**Directions for this task**
Leave out the pictures and retype exactly the lines from the line with "If you line" through the end of the listing below.
--- Information supplied ---
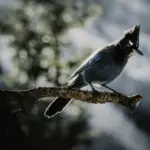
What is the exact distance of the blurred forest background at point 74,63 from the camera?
1451mm

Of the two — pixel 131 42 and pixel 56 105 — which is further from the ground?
pixel 131 42

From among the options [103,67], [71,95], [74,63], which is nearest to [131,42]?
[103,67]

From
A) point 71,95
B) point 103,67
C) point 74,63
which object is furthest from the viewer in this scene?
point 74,63

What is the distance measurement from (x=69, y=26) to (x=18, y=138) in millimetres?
468

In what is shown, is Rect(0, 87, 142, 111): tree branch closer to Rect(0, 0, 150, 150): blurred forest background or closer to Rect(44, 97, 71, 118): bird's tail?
Rect(44, 97, 71, 118): bird's tail

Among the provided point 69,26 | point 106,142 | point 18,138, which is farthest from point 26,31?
point 106,142

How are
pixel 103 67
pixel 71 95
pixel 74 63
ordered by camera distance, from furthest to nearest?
1. pixel 74 63
2. pixel 103 67
3. pixel 71 95

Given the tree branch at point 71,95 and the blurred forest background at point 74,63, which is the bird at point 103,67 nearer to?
the tree branch at point 71,95

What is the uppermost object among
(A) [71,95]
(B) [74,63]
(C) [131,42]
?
(C) [131,42]

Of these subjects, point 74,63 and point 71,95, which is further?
point 74,63

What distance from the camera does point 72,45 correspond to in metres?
1.48

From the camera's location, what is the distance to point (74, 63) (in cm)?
146

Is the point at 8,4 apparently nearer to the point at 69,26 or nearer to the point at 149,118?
the point at 69,26

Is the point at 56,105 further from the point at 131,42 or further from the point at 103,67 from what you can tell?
the point at 131,42
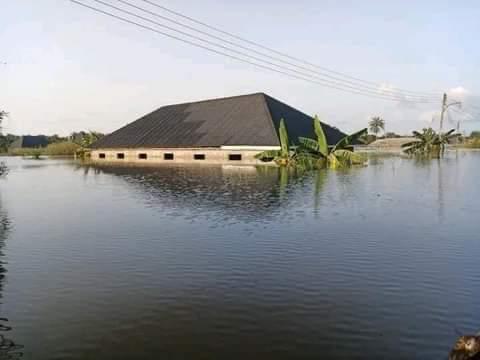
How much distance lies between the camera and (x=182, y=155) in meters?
49.1

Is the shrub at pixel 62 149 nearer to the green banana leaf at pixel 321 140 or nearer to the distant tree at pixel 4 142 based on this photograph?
the green banana leaf at pixel 321 140

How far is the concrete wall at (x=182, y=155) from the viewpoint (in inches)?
1743

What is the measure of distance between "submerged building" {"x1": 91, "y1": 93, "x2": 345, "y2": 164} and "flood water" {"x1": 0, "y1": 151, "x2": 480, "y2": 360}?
28755mm

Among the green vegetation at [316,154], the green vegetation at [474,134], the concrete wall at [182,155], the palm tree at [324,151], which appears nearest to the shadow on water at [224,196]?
the green vegetation at [316,154]

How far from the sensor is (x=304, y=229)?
12250 mm

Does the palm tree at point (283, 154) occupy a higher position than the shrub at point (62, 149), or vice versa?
the shrub at point (62, 149)

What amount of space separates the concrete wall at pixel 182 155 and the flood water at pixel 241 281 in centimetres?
2792

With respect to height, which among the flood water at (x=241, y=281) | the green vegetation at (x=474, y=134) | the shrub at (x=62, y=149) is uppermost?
the green vegetation at (x=474, y=134)

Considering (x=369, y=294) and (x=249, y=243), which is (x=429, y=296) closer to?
(x=369, y=294)

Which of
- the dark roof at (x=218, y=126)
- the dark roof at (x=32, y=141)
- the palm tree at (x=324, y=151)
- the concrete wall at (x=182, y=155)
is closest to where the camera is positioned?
the palm tree at (x=324, y=151)

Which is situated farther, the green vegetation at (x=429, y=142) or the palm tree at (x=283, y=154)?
the green vegetation at (x=429, y=142)

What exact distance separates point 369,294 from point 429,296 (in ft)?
3.14

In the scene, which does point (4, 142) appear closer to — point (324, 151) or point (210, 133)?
point (324, 151)

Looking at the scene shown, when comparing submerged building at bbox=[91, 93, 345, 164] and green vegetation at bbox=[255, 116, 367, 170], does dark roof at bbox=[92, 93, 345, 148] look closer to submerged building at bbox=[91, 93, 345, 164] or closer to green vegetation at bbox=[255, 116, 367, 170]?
submerged building at bbox=[91, 93, 345, 164]
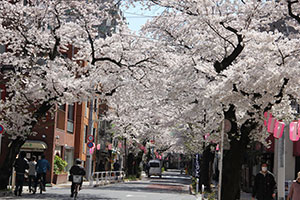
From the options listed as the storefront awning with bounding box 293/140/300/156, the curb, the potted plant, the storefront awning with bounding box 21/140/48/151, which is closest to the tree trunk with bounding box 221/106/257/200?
the curb

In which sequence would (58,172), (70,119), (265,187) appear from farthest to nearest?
(70,119), (58,172), (265,187)

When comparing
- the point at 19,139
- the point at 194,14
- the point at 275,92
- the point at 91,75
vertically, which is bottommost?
the point at 19,139

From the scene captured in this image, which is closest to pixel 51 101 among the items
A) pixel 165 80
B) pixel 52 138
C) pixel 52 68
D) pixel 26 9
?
pixel 52 68

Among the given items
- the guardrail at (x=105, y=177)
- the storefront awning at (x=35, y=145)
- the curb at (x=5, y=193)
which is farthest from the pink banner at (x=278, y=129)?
the storefront awning at (x=35, y=145)

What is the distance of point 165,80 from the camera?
26.8 m

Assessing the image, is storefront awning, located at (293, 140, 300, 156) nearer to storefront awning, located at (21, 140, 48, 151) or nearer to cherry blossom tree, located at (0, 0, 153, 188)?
cherry blossom tree, located at (0, 0, 153, 188)

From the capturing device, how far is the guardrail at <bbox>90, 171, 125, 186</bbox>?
36.7m

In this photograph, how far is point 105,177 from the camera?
40.2 meters

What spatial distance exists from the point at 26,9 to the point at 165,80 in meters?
7.93

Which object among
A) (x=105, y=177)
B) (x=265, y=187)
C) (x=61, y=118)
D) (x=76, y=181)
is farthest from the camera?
(x=105, y=177)

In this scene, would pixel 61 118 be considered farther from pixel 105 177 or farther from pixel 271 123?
pixel 271 123

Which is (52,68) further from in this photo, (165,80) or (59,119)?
(59,119)

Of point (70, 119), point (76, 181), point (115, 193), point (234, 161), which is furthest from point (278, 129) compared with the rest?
point (70, 119)

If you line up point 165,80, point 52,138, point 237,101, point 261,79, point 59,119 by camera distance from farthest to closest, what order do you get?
point 59,119, point 52,138, point 165,80, point 237,101, point 261,79
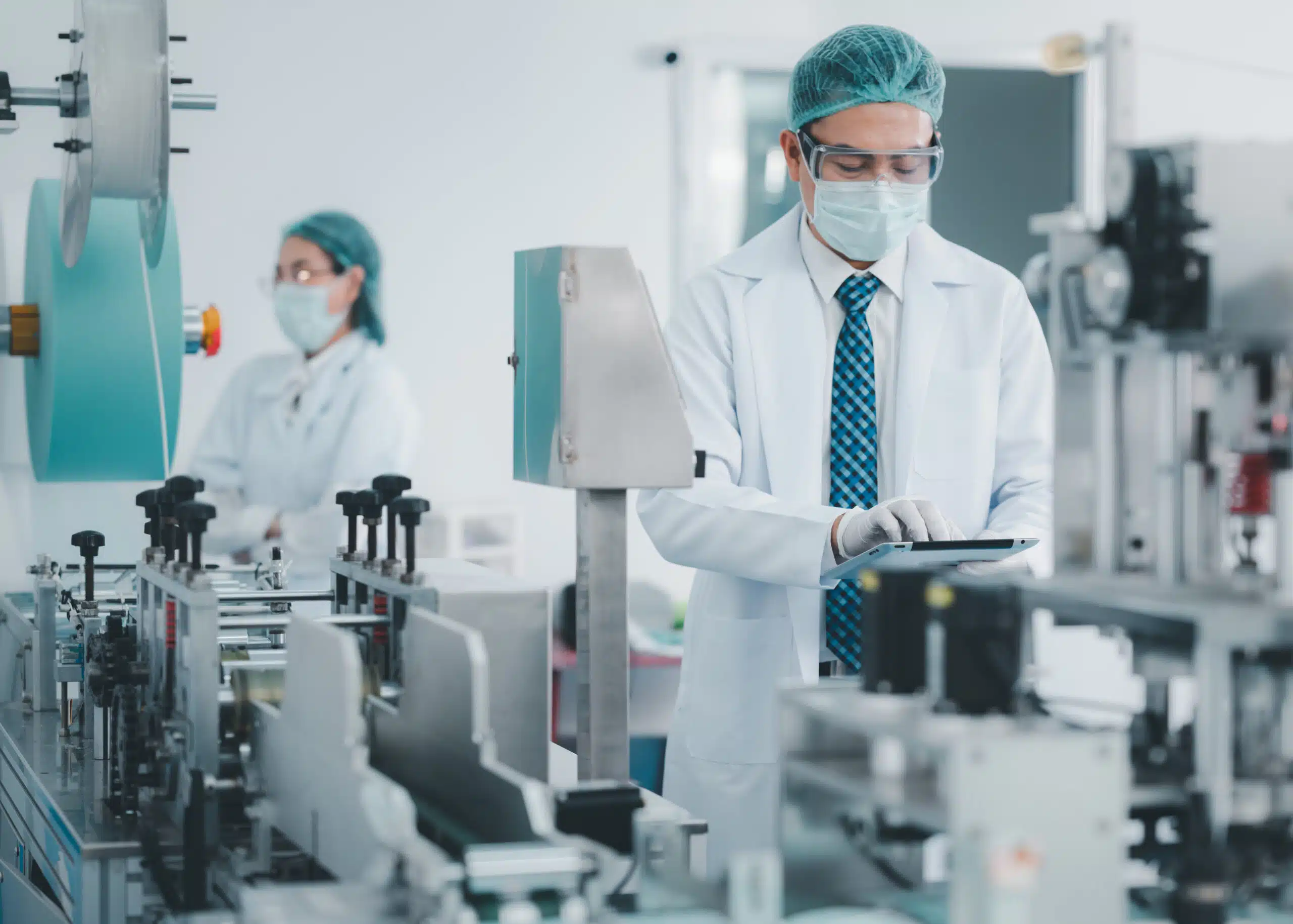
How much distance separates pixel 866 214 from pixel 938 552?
629 millimetres

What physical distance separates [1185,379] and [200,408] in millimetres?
3497

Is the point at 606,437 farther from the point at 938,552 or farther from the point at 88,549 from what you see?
the point at 88,549

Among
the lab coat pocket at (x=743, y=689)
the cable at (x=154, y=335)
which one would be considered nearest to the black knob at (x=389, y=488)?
---
**Answer for this exercise**
If you line up point 165,80, point 52,138, point 237,101, point 261,79, point 59,119 by camera distance from farthest to closest, what order do you get?
point 59,119, point 52,138, point 165,80, point 237,101, point 261,79
How much distance separates pixel 866 214 from pixel 938 552?
629 millimetres

What physical distance separates [1185,379] and [200,408] in millimetres?
3497

Is the point at 606,437 farther from the point at 938,552 or farther from the point at 88,549 from what you see?
the point at 88,549

Among
the lab coat pocket at (x=743, y=689)
the cable at (x=154, y=335)
which one would be considered nearest to the black knob at (x=389, y=488)?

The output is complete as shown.